Vrijdagochtend, ik doe mijn ogen open en realiseer me dat het vandaag mijn eerste werkdag is. Een nieuwe baan! Ik zou mezelf bijna knijpen omdat ik het nog steeds wat onwerkelijk vind. Na anderhalf jaar werkeloosheid, hoewel dat is niet helemaal waar, want ik had al een tijdje een parttime baan. Ik zwier mijn voeten uit bed en loop naar de kamer. Koffie, ontbijtje… geen haast. Waarom geen haast? Ik kan het zelf nog niet zo goed geloven, maar mijn baan is niet echt gebaseerd op vaste kantoortijden. Ik ga op avontuur voor mijn werk.
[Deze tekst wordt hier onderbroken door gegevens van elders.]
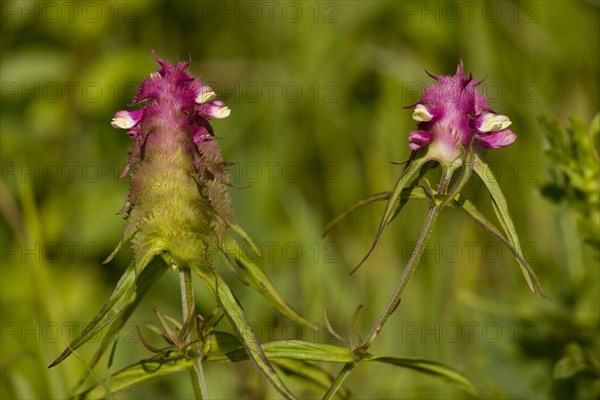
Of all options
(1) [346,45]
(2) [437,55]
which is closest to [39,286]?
(1) [346,45]

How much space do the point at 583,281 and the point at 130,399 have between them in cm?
132

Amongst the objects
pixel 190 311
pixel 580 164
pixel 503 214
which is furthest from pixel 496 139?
pixel 580 164

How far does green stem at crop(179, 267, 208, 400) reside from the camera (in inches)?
58.3

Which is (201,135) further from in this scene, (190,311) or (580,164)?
(580,164)

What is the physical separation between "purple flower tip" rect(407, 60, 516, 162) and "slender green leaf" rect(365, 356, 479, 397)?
364 millimetres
Wat onwennig zit ik achter mijn laptopje. Waar te beginnen bij mijn missie? Een paar uur later loop ik in de zon. Een lekker briesje maakt het helemaal compleet. Ik ben op weg naar een mevrouw die ik wil spreken over mijn missie. Ik drink koffie in de locatie waar de mevrouw manager is en wacht tot ze tijd heeft om even te kletsen.
Als ik even later weer in de zon loop heb ik een glimlach op mijn gezicht. Dit is mijn werk. Pionieren! Op zoek naar mogelijkheden voor een project dat nog vorm gegeven moet worden. Een leeg doek waar uiteindelijk een kunstwerk op moet komen. Hoe cool is dat?
Voor wie zich afvraagt welke missie ik heb… Ik ga een gereedschapskist samenstellen waar straks gebruik van gemaakt kan worden. In die kist zitten tools voor de ouders, bewoners en de zorgverlener (die een samenwerkingsverband vormen) om vrijwilligers te binden aan mensen met een verstandelijke beperking. Het leuke aan de missie is dat er nog geen vorm voor is en alle mogelijkheden nog ontdekt mogen worden en dat is wat ik op mijn reis ga doen.
Zoals bij ieder nieuw begin sta ik even te kijken welke richting ik op moet en hoe ik dingen aan moet pakken. Het feit dat wat ik ga doen iets is wat ik erg leuk vind, maakt de knikkende knietjes minder knikkend. Er bruisen continue ideetjes door mijn hoofd voor de gereedschapskist en ik parkeer ze allemaal even in een doosje totdat ik er iets mee ga kunnen.